Quelques opinions sur Einstein

• Max Planck : « Si cette théorie [la relativité] est, comme je m’y attends, confirmée, on tiendra son auteur pour le Copernic du xxe siècle. »

• Louis de Broglie : « Par la nouveauté et la profondeur des idées qu’il a introduites en physique, par les répercussions profondes que ces idées ont eues sur toute l’orientation de la science contemporaine, Albert Einstein mérite d’être regardé comme l’un des plus grands esprits scientifiques de tous les temps. »

• André Maurois : « Einstein n’a pas seulement bouleversé la physique moderne. Il est aussi, depuis Newton et Descartes, l’homme qui a le mieux prouvé la puissance de l’esprit humain. »

• D. Marianoff, le mari de sa belle-fille : « Vivre auprès de lui est pour moi vivre à côté d’une force qui ne peut être abolie ou diminuée, une force que, hasard étrange, exprime son nom : Ein Stein, une pierre. »
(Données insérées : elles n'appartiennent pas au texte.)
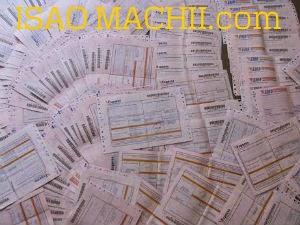 hóa đơn mua lăn khử mùi isao machii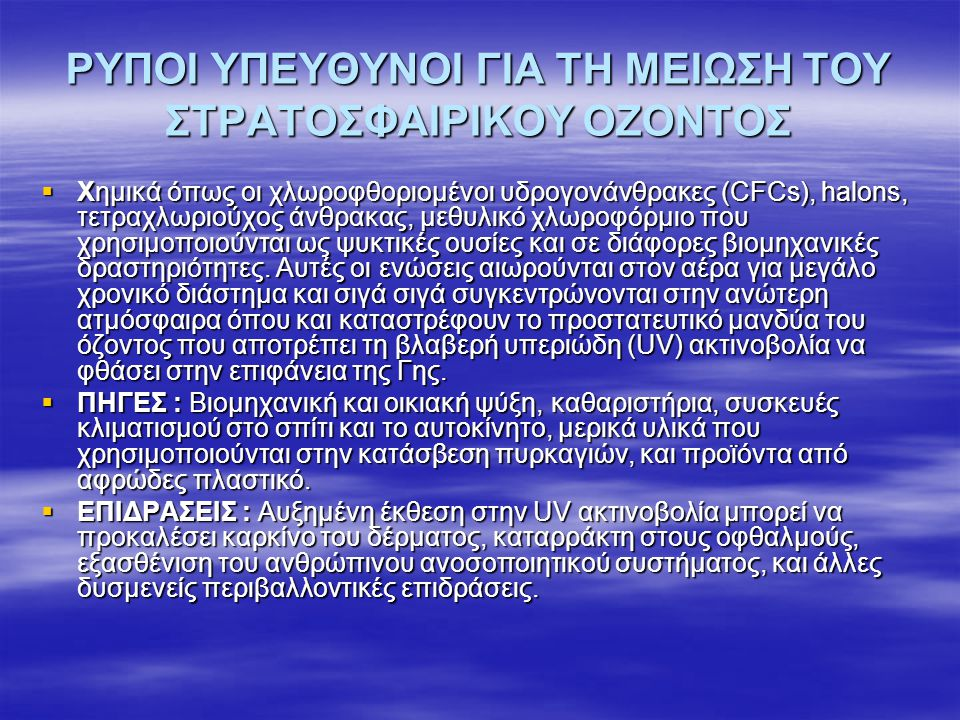 ΡΥΠΟΙ ΥΠΕΥΘΥΝΟΙ ΓΙΑ ΤΗ ΜΕΙΩΣΗ ΤΟΥ ΣΤΡΑΤΟΣΦΑΙΡΙΚΟΥ ΟΖΟΝΤΟΣ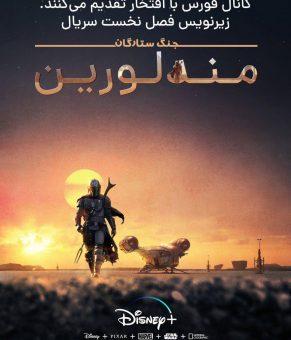دانلود زیرنویس فارسی سریال The Mandalorian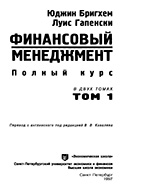 Скачать бесплатно книгу: Финансовый менеджмент, Бригхем Ю., Гапенски Л.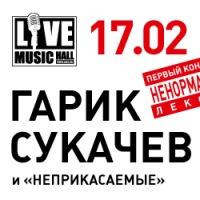 "Гарик Сукачёв представил новую песню на сцене ""Live Music Hall"""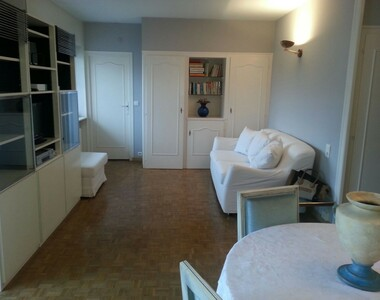 Vente Appartement 1 pièce 35m² Gaillard (74240) - photo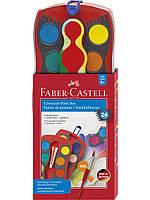 Акварельные сухие краски Faber Castell CONNECTOR 125029 (24 цв.)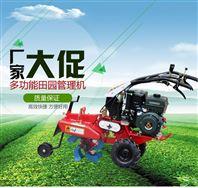 农用柴油除草机 大马力开沟旋耕机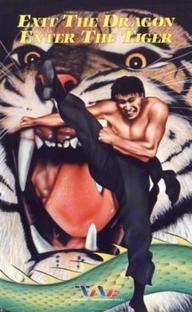 Exit the Dragon, Enter the Tiger - Poster / Capa / Cartaz - Oficial 3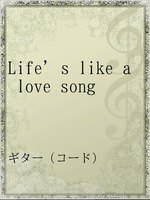 Life's like a love song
L’installation aux États-Unis

Jusqu’en 1933, il demeure à Berlin ou dans sa maison de campagne de Caputh, non loin de la capitale. Mais, lorsqu’il apprend d’Amérique, où il effectue un de ses fréquents séjours, l’accession de Hitler au pouvoir, il décide de ne pas retourner en Allemagne, où sa situation était déjà devenue difficile ; il abandonne tous ses biens et envoie sa démission à l’Académie des sciences de Prusse. Il réside d’abord au Coq-sur-Mer, en Belgique, envisage d’accepter une chaire au Collège de France et s’installe enfin aux États-Unis, où il devient directeur de l’Institute for Advanced Study de Princeton. Il peut, dans le calme qui entoure ce haut lieu de l’esprit, reprendre le cours de ses recherches. En 1940, il acquerra la nationalité américaine.

La mort de son épouse en 1936, les odieuses persécutions raciales du régime national-socialiste, l’annonce du cataclysme qui va fondre sur le monde assombrissent ses jours. Malgré son horreur du militarisme, Einstein déplore l’impréparation à la guerre des démocraties occidentales. Lorsque Niels Bohr*, de passage en Amérique, propage la nouvelle de la découverte du phénomène de fission, Fermi* et Leo Szilard interviennent auprès de lui, et Einstein envoie en 1939 au président Roosevelt le message suivant : « Les résultats des recherches effectuées récemment par E. Fermi et L. Szilard, qui m’ont été soumis en manuscrit, me démontrent qu’on peut s’attendre à ce que l’élément uranium puisse, dans un avenir immédiat, devenir une nouvelle et importante source d’énergie. Ce nouveau phénomène peut conduire aussi à la construction de bombes extrêmement puissantes. Une seule de ces bombes, transportée par bateau, et qu’on laisserait exploser dans un port, pourrait détruire tout le port et le territoire environnant. » On connaît les suites de cette lettre ; comme il le dira plus tard avec tristesse, lui, pacifiste convaincu, il a « pressé sur le bouton ».